PROBLEM DETAILS
Rewrite the stretch of items from the line containing "How far away" through the end of the items, requests included, shifting every distance in the answers up by 107 and leaving all else unchanged.

SUPPLIED INFORMATION
# # # # # # #

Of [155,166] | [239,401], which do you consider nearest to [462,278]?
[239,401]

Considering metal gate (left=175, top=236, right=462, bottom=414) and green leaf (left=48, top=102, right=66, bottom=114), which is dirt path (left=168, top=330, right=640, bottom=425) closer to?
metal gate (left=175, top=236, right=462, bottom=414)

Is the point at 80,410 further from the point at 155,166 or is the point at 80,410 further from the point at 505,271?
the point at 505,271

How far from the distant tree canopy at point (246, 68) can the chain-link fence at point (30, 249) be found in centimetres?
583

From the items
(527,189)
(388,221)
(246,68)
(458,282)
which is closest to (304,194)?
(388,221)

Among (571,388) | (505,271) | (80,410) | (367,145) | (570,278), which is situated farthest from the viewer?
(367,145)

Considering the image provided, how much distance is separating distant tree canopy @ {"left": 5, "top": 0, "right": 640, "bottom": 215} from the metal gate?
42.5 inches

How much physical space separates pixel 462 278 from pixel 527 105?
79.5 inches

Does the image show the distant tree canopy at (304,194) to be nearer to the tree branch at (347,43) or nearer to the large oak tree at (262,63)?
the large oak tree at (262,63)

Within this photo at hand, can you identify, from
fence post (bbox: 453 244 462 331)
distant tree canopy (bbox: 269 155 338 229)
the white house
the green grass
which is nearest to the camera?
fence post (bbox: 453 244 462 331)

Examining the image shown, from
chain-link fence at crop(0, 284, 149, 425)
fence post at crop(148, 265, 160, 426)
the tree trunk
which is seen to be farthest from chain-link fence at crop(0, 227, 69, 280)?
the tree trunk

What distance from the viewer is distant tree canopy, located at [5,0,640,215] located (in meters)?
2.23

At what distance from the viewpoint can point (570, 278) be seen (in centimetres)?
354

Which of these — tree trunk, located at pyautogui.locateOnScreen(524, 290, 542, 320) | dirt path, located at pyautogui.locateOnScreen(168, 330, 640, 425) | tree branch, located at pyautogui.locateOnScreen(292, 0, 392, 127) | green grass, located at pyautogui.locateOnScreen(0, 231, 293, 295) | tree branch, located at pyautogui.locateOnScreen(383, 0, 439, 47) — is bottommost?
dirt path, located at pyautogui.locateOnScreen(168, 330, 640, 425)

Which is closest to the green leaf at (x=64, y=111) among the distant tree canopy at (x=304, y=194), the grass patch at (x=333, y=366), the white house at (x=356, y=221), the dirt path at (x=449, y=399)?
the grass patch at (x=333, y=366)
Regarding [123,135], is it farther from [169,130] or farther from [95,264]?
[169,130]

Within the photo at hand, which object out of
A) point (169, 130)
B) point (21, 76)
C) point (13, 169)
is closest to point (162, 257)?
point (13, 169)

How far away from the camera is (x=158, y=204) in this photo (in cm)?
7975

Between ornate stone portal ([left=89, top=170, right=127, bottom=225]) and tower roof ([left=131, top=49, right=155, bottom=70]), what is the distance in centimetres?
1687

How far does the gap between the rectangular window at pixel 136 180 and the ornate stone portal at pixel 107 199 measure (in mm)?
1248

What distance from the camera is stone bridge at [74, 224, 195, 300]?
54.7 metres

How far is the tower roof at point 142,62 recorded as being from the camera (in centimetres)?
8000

# # # # # # #

COMPLETED EXERCISE
How far away from the camera is (x=158, y=204) in this photo (in cm)?
8082

Between ornate stone portal ([left=89, top=170, right=127, bottom=225]) and tower roof ([left=131, top=49, right=155, bottom=70]), what is the distance in centimetres?
1794

How far does the gap between the rectangular window at pixel 136 180 and the ornate stone portal at pixel 107 199 measure (in mm)?
1355

What distance from the camera is stone bridge at [74, 224, 195, 300]?
161.7 metres

How far is the tower roof at point 142,62 recorded as being from the camera (in centimetres)?
8107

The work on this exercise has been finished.